I stepped back as he reached for the folded magazine. He was off balance. I slashed him hard, under the ear, with the back edge of my hand, caught him as he fell and pulled him further into the shadows. Possibly five minutes left. He had a small automatic in an armpit holster. I pulled it out and threw it underhand about forty feet down the alley. I stepped leisurely into the lighter area of the sidewalk and walked as rapidly as I dared into a drugstore between the alley and The Hut. I sat at the counter and ordered a coke. The subscription blank in the back of the magazine had been torn out and wedged back into place. I pulled it free and looked at it.
On the reverse side, in faint pencil, were the words, in French, “All is well. Courage.”
I erased the faint words and substituted, “Great danger! Must see you. Follow guide. Help him.”
I shoved the card into my pocket, left the magazine on the counter and walked out. I walked quickly up to The Hut, slowed my pace as I walked in. Karl had taken the chance that we had estimated. The Buick was parked a few feet from the entrance, two cars closer than the government car. He had backed it in against the curb, left the motor running. He was behind the wheel.
Lessault was at the magazine rack, the beefy guard leaning in his familiar spot against the counter, sleepy and alert. Before I could get closer to the rack, Lessault pulled out one of the magazines from under the wire, turned and reached into his pocket for the money. I reached into my pocket and took out the folded subscription card, concealing it in my palm. As I walked by Lessault I let the card flutter to the floor. It was a dangerous move, but our timing had been off. I had wasted too much time with Rednose. Lessault saw the pink card flutter down and we both bent over to pick it up at the same moment. When our heads were close together I whispered in his language, “Read it now!”

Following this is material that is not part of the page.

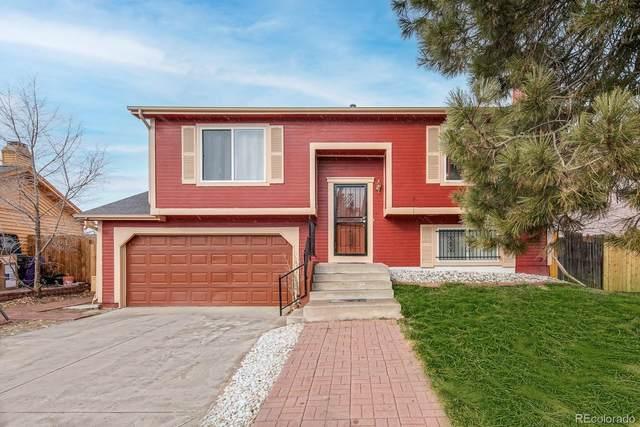4871 Carson Street, Denver, CO 80239 (#8713029) :: iHomes Colorado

I had to admire his nerve. His face showed no change whatsoever. I got the card and handed it to him as we both stood up. He said, “Thank you, monsieur,” and flicked his eyes across the card as he turned toward the counter. Anyone who hadn’t been looking for it wouldn’t have noticed the fraction of a second of complete stillness, complete pause, that struck him. It was as though he had ceased to breathe, as though his heart had ceased to beat. It lasted barely long enough for me to notice. He put his money on the counter had turned slowly toward the door, the guard at his heels.
I walked out behind the guard, smiling casually at him as he threw me a sharp look over his shoulder. Something in the procedure had alerted him, had caused him to smell danger. I saw it in his eyes, in the sudden deepness of the lines around his mouth. The chance was now so great, that for a moment I considered discarding the plan, waiting until the following week when we could give Lessault more detailed instructions. But Rednose had seen me. We could no longer work in the open. The entire opposition would be alerted. The direct action had prejudiced our security. All these thoughts passed through my mind as Lessault and the guard walked the few feet from the entrance of The Hut to our waiting car.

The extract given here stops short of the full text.